Aşağıda okuyacağınız yazıyı bu "kaçak" ihtiyarlar hatırlattı. Ne alakası var da diyebilirsiniz, iyi ki okudum da... Size kalmış.
İşte o hikaye:
Adanın Hikâyesi
New Parthenon, 6 Kasım
Cumartesi akşamı, yirmi yıldır görmediğim biri ansızın karşıma çıktı. San Fransisko’ya ilk gittiğim zamanlar, Pat Cairness ile beraber açlık ve korkunun ne olduğunu öğrenmiştim. Zeki ve becerikli bir İrlandalı olan Pat, beni birkaç kez ümitsizlikten kurtardı. Doğu taraflarına geldiğimden beri kendisinden söz edildiğini hiç duymamıştım.
Adını söylemeden karşıma çıkınca, tanıyamadım. Hem rengi, hem de kalıbı değişmiş gibi geldi. Teni beyaz bir kamış iken, esmer kabuklu bir meşe olmuştu:
- Gezgin oldum, dedi, ilk yıllar ihtiyaç yüzünden, sonra da merak...
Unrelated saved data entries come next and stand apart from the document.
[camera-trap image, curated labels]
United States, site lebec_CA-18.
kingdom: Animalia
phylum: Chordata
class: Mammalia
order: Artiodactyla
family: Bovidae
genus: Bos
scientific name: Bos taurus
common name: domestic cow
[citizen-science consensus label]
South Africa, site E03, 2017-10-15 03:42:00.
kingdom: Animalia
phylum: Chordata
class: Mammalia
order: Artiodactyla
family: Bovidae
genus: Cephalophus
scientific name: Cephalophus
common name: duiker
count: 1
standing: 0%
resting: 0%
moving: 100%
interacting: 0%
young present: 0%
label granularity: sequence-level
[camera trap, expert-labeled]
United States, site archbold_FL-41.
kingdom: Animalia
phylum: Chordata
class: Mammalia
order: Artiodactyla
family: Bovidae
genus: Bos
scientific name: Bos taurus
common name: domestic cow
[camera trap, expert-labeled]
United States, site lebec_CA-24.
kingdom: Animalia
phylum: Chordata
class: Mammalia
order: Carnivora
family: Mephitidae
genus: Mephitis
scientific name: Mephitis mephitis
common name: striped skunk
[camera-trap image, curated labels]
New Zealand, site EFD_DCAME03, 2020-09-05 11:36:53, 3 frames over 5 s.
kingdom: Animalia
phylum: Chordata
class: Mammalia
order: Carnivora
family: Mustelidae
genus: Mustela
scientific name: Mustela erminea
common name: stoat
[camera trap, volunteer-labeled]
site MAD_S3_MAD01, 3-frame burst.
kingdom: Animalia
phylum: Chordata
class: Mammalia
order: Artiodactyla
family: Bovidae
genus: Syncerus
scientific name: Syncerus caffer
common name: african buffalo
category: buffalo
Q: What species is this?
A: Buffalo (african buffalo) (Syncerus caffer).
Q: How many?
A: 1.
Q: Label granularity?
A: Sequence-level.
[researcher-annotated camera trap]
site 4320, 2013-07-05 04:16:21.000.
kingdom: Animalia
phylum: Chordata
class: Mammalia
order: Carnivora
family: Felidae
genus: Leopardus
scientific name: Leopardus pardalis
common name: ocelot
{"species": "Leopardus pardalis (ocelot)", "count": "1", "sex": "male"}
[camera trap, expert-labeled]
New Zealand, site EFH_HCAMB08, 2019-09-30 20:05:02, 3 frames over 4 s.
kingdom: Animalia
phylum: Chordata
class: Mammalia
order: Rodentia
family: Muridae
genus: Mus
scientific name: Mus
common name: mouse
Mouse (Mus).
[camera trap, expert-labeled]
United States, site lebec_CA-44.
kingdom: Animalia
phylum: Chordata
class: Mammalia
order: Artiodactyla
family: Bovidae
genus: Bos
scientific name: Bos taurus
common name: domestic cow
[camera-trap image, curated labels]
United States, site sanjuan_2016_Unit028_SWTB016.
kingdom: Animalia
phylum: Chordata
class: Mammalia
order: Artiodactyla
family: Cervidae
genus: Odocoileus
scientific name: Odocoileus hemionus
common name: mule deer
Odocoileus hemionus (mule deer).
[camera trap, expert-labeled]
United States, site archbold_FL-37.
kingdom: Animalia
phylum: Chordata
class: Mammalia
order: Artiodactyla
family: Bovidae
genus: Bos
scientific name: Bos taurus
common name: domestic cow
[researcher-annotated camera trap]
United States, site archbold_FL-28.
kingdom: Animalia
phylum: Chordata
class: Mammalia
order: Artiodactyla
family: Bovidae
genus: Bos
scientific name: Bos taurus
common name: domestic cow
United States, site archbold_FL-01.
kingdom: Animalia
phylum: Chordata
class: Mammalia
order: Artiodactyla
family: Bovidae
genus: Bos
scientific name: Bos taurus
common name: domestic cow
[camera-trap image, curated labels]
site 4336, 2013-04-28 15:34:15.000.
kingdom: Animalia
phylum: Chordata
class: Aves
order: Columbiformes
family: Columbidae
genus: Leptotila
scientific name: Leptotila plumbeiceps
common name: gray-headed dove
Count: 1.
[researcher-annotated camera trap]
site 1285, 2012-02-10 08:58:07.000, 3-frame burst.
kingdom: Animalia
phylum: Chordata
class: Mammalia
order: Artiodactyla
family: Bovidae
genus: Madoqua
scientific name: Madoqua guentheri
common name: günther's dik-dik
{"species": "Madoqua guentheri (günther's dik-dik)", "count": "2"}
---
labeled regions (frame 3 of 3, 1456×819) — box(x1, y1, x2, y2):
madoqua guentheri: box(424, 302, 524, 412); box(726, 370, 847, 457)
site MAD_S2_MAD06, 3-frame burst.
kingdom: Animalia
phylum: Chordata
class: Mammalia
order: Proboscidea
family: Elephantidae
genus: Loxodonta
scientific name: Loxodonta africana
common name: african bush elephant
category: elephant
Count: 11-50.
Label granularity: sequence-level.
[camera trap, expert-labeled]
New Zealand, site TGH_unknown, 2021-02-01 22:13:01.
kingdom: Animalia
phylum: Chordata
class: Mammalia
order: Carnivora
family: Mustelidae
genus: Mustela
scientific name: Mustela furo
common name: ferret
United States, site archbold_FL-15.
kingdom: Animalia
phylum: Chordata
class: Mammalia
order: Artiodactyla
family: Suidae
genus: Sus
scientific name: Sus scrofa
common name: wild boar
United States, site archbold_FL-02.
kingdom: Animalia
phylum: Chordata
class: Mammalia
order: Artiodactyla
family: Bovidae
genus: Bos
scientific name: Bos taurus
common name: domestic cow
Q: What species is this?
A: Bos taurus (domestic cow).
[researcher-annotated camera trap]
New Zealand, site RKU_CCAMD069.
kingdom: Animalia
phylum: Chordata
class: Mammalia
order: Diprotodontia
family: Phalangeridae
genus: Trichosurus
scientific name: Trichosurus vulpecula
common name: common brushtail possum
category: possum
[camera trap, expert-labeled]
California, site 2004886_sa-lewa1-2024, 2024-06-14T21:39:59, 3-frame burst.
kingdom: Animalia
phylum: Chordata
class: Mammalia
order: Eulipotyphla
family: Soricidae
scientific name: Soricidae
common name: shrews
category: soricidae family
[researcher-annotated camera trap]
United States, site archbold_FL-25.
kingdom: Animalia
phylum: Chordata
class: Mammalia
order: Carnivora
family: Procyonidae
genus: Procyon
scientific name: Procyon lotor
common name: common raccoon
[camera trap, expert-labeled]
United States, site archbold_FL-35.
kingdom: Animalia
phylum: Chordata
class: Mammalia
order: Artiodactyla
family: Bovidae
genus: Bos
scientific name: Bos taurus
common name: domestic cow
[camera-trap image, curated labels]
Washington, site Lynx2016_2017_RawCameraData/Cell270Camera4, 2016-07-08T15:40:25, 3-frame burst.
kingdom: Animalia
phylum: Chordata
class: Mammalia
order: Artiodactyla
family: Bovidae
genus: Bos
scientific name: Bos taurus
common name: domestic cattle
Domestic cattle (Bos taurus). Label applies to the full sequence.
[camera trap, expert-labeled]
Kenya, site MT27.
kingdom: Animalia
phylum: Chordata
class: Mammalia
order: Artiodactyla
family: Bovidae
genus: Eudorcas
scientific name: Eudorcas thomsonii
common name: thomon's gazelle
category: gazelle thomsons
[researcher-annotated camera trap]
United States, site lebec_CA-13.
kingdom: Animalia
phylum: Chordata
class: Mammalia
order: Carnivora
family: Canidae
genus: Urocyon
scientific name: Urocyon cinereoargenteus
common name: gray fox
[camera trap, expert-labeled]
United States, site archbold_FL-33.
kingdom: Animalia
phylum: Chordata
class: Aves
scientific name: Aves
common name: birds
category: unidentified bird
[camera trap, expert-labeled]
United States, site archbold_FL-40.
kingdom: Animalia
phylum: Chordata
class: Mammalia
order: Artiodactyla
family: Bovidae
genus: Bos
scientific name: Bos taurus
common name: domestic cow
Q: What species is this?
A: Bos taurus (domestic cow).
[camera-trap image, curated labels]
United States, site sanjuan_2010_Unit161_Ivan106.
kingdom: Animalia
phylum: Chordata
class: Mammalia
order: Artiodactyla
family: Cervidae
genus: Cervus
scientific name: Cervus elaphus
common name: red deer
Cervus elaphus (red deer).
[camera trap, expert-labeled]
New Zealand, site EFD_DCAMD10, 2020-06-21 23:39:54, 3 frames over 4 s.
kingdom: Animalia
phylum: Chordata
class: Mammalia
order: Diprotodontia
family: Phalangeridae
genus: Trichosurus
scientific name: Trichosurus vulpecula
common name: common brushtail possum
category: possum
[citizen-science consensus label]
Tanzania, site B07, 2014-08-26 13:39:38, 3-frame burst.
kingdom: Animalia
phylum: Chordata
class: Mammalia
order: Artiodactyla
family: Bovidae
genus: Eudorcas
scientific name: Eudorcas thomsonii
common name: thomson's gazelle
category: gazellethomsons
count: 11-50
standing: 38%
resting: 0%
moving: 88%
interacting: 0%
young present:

Görmediği ülke, aşmadığı deniz, gezmediği, geçmediği yol kalmamış. Sekiz dil ve yirmi kadar lehçe konuşuyor. Değişiklikten hoşlanan herkes gibi birçok meslek denemiş; ırgatbaşı olmuş, korsanlarla ortaklık etmiş, yılan alıp satmış, sihirbaz, sahte Buda papazı, çöl kılavuzu olmuş. Anılarını yazsa, Melville ve Jack London’unkilerden daha zengin olurdu.
Bununla birlikte artık macera çağının geçtiğini, yeryüzünde uygarlık ve gezgin izine rastlanmayan, beyaz insanların girmediği tek orman ya da çöl bulmanın hemen hemen olanaksız olduğunu da söyledi. Bütün gezilerinde denizcilerin o güne kadar bilmedikleri, haritalara geçmemiş, yalnızca bir adaya rastlamış.
Bu, Pasifik’te, Yeni Zelanda’nın kuzeyindeydi, Sandviç adalarından herhangi birinden pek de büyük değildi. Adada yüzyıllarca önce kayıklarıyla oraya düşmüş birkaç yüz Malenezyalı Papu yaşıyormuş.
Pat Cairness anlattı:
- “Bu adanın tuhaflığı, dedi, manzarasında değil. Hemen hemen öteki Pasifik adaları gibi. Halkında değil. Onlar da ırklarının âdetlerini, geleneklerini değiştirmemişler. Garip olan şey şu: Kabile reisleri, adanın belli sayıda insan besleyeceğini yıllardan beri kabul etmişler. Tam sayı yedi yüz yetmiş. Adanın büyük kısmı dağlık. Denizde de balık bol değil. Dışarıdan da beklenecek bir şey yok. Onlardan sonra kimse bu adaya uğramamış, ilk gelenlerin çocukları ile torunları ise büyük gemi yapma sanatını unutmuşlar. Bunun sonucu, kabile reisleri, pek eski zamandan beri, çok garip bir kanun çıkartmışlar: Her doğum, bir ölüme sebep olacaktır, ta ki ada halkının sayısı hiçbir vakit yedi yüz yetmişi aşmasın. Öyle sanıyorum ki, böyle bir kanunun dünyada eşi yoktur. Büyücü ve savaşçılardan seçilmiş kurul onu şiddetle uygulatıyor. Bütün dünyada olduğu gibi, doğum sayısı ölümünkinden fazla, öyle ki, her yıl, dünyadan uzak kalmış bu bahtsızlardan on ya da yirmi kişi kabilece ölüme mahkum ediliyor.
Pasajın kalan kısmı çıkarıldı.